Il secondo livello è la ricerca applicata, soprattutto dentro la filiera, attraverso progetti con tempi contenuti e orientata a risultati di breve periodo.

Il terzo livello riguarda l’istruzione e formazione, per creare un’offerta di professionalità capace di applicare e sviluppare le tecnologie che caratterizzano la transizione e, allo stesso tempo, di valorizzare tutto il patrimonio della filiera.

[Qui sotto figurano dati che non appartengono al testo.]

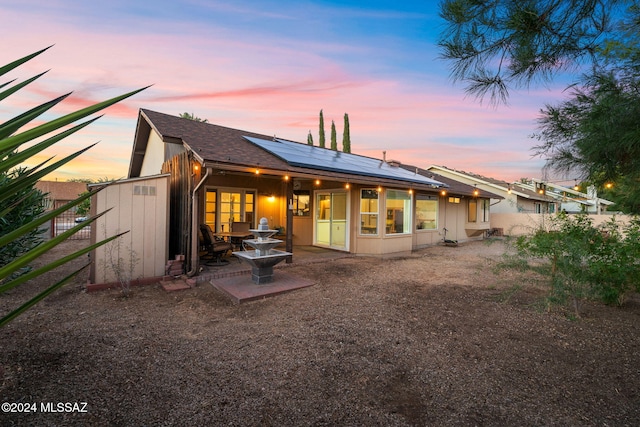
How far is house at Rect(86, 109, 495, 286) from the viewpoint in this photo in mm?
6539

Infine, ecco alcune raccomandazioni più specifiche presentate dalla ricerca per orientare le nuove traiettorie di sviluppo:

  • l’istituzione di un tavolo di lavoro che si occupi dell’analisi e valutazione degli strumenti di politica industriale e di supporto alle imprese per accompagnarle nella transizione e riconversione;
  • l’apertura di una collaborazione e dialogo con l’Agenzia delle Entrate e Invitalia per la condivisione dei dati consuntivi sull’andamento delle misure, per capire quali vengono utilizzate di più e quali sono più efficaci, per agevolare l’orientamento delle scelte future e proporre meccanismi di semplificazione;
  • l’aumento del contributo per ricerca & sviluppo (soprattutto di base), innovazione e formazione 4.0, per incoraggiare l’investimento privato, sostenere la competitività delle imprese e favorirne i processi di transizione verso l’elettrico;
  • il potenziamento dei dottorati industriali per l’inserimento di figure altamente specializzate, soprattutto nelle imprese del settore automotive con un focus particolare sulla mobilità elettrica e la digitalizzazione della mobilità, estendendo lo sgravio fiscale per l’assunzione a fine ciclo fino a un massimo di 8mila euro ciascuno;
  • la defiscalizzazione dell’assunzione di personale esperto (under 35) che favorisca il trasferimento di know-how tecnologico e l’upskilling e il reskilling interno per favorire la transizione all’elettrico, dato che attualmente gran parte della formazione ai dipendenti è svolta da esperti interni alle aziende;
  • la ridefinizione degli attuali meccanismi di supporto per PMI che non sempre hanno capienza fiscale per poter beneficiare del credito d’imposta, con contributi anticipati o a fondo perduto per l’avvio di progetti di riconversione produttiva;
  • l’utilizzo della formazione ITS (formazione tecnica post-diploma non universitaria) per l’upskillling e incentivazione fiscale per il reskilling dei lavoratori, creando nuovi percorsi professionalizzanti sulla mobilità elettrica e digitalizzazione della mobilità;
  • il supporto informativo per accompagnare le PMI per accedere ai fondi, ad esempio tramite voucher per pagare dei professionisti esperti;
  • l’estensione territoriale dei perimetri dei Contratti di sviluppo, riduzione delle soglie di investimento per l’accesso alla misura per favorire la partecipazione delle PMI, introduzione di meccanismi di flessibilità per salvaguardare la liquidità delle imprese e aumento delle percentuali di cofinanziamento degli investimenti di riconversione delle linee produttive;
  • l’introduzione di strumenti fiscali per agevolare le aggregazioni tra imprese e la crescita dimensionale delle aziende;
  • l’estensione temporale dei finanziamenti ottenuti (es. Garanzia Italia) a 15 anni per poter gestire al meglio eventuali investimenti e ristrutturazioni.